|Mark Lanegan Band/|
[The Mail On Sunday, 2004]
MARK LANEGAN BAND
BRIGHTON OLD MARKET
SCREAMING TREES were one of the few post-Nirvana Washington bands deserving of success - and one of the few that didn't achieve it. Their swansong Dust LP, evoking thunderous late-60s West Coast psychedelia, is one of those neglected classics which will, eventually, be rediscovered and marvelled at.
In the meantime, former Trees frontman Mark Lanegan has work to do. For Lanegan, time is short. His baritone rumble always returns to the same theme: mortality. It's with mordant humour that he's titled his latest album Bubblegum. He may nowadays dress like a French existentialist, but Lanegan hails from a backwoods sawmill town, a churchy, roughneck burg dogged by alcohol and firearms. Unlike the many performers who have flocked to Americana from metropolitan or collegiate backgrounds, Lanegan's hard-bitten quality is bred in the bone.
Lanegan doesn't so much sing as dredge up syllables from the stony bed of some murky river. This is a man who smokes so prolifically on stage that a dry ice machine would be redundant. While Bubblegum sets his voice off against a sparse backdrop, his touring band has a fiercer and fuller sound, bolstered by the guitar-playing of Nick Oliveri - lately of outstanding hard rock crew Queens of the Stone Age, whose Songs For The Deaf album featured Lanegan on vocals.
One influence more apparent than ever is that of The Doors. Silhouetted with arms crossed over the microphone stand, Lanegan calls to mind another Jim Morrison disciple, Echo & The Bunnymen's Ian McCulloch. Such is Lanegan's grizzled authority, it's surprising to remember he is five years the younger of the two.
Where Lanegan draws on Morrison, he substitutes for mystical bluster an almost devotional fervour. Not many artists could title a song “Like Little Willie John”, then conjure the requisite wired, haunted blues without resorting to anything like pastiche. There's plenty to cheer in this cheerless music.
TIME TO GROW
WELL, this is smooth. Any smoother, and you could toboggan down it on a tea tray. It is also, as you would expect from a graduate of the BBC's staid Fame Academy, inoffensive almost to the point of offence. Lemar, he's keen to remind you, is a “soulman”, much in the sleek, bland style of Craig David. Time to Grow, his second outing, sounds like soul, but it doesn't feel much like soul. Good luck to the lad - he can sing a bit, that's for sure - but his album is hard to get worked up about either way.

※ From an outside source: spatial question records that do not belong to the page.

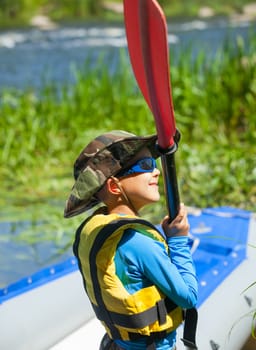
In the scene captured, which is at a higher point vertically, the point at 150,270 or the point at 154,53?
the point at 154,53

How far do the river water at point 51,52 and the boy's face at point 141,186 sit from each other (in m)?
1.45

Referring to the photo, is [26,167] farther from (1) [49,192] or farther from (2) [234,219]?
(2) [234,219]

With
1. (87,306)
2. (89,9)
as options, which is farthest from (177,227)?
(89,9)

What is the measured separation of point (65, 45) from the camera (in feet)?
50.8

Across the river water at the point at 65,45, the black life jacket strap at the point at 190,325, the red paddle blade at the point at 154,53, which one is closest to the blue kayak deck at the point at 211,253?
the black life jacket strap at the point at 190,325

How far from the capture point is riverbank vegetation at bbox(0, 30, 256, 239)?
12.3ft

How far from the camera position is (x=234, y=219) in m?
2.62

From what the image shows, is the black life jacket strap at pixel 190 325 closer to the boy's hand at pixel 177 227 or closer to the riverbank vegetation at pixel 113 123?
the boy's hand at pixel 177 227

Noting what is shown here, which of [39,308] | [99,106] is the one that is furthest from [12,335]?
[99,106]

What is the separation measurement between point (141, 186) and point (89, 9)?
75.5 feet

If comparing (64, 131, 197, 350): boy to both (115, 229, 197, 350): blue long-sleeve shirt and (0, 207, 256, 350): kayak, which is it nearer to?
(115, 229, 197, 350): blue long-sleeve shirt

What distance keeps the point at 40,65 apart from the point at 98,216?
1039 cm

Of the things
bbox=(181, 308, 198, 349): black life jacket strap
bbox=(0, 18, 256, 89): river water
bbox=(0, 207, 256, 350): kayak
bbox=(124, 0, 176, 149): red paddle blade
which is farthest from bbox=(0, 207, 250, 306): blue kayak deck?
bbox=(0, 18, 256, 89): river water

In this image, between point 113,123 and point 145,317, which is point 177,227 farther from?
point 113,123
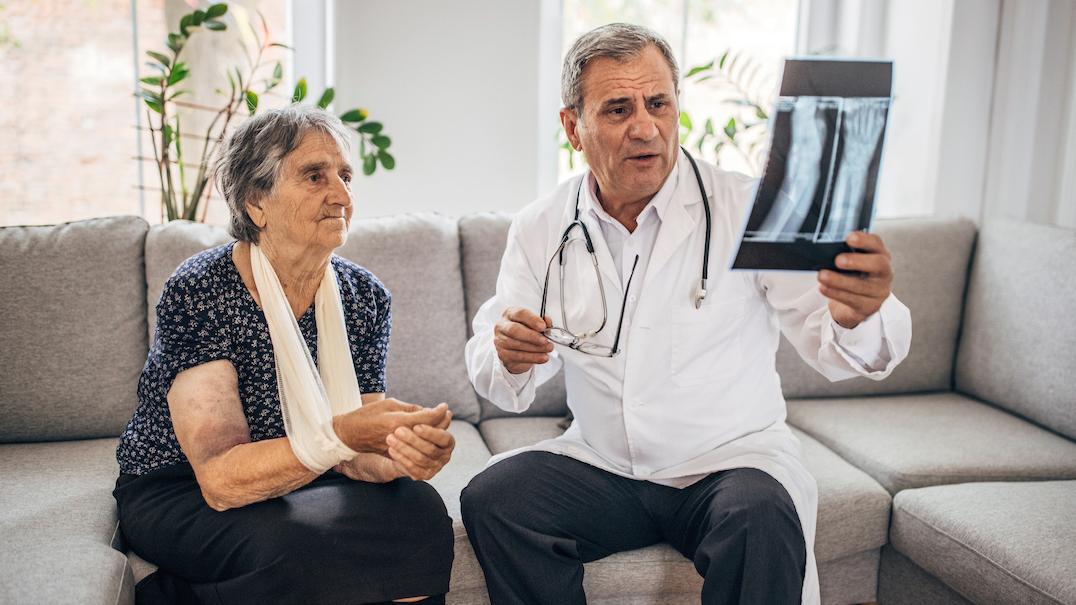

WHAT WILL THE NEIGHBOURS SAY
MORE talent show product determined to prolong its shelf-life. This brisk, amiable, 60s-pop-inflected album does little wrong - apart from the inevitable, dismal, chartbound cover versions - but it lacks a real zinger to match the group's big hit, “Sound of the Underground”. Girls Aloud's rib-nudging attempts at naughtiness are the most sweetly misguided since Debbie Gibson's inadvertently comical “Shock Your Mama”. What will the neighbours say? Probably, “Ooh, that's nice, dear.”
LOVE. ANGEL. MUSIC. BABY.
AFTER shifting skiploads of units with the rather drab No Doubt, singer Gwen Stefani has followed her own seemingly self-directed lyrical advice to “take a chance, you stupid ho.” The resulting solo album bubbles with more zest and creativity than her band's entire catalogue. It's the kind of daffy dilettante's genre-hopping Malcolm McLaren attempted in the 80s, with Stefani playing impresario as well as artist. Enormous fun - if not quite a treasure chest, then a costume jewellery box stuffed with twinkling gewgaws.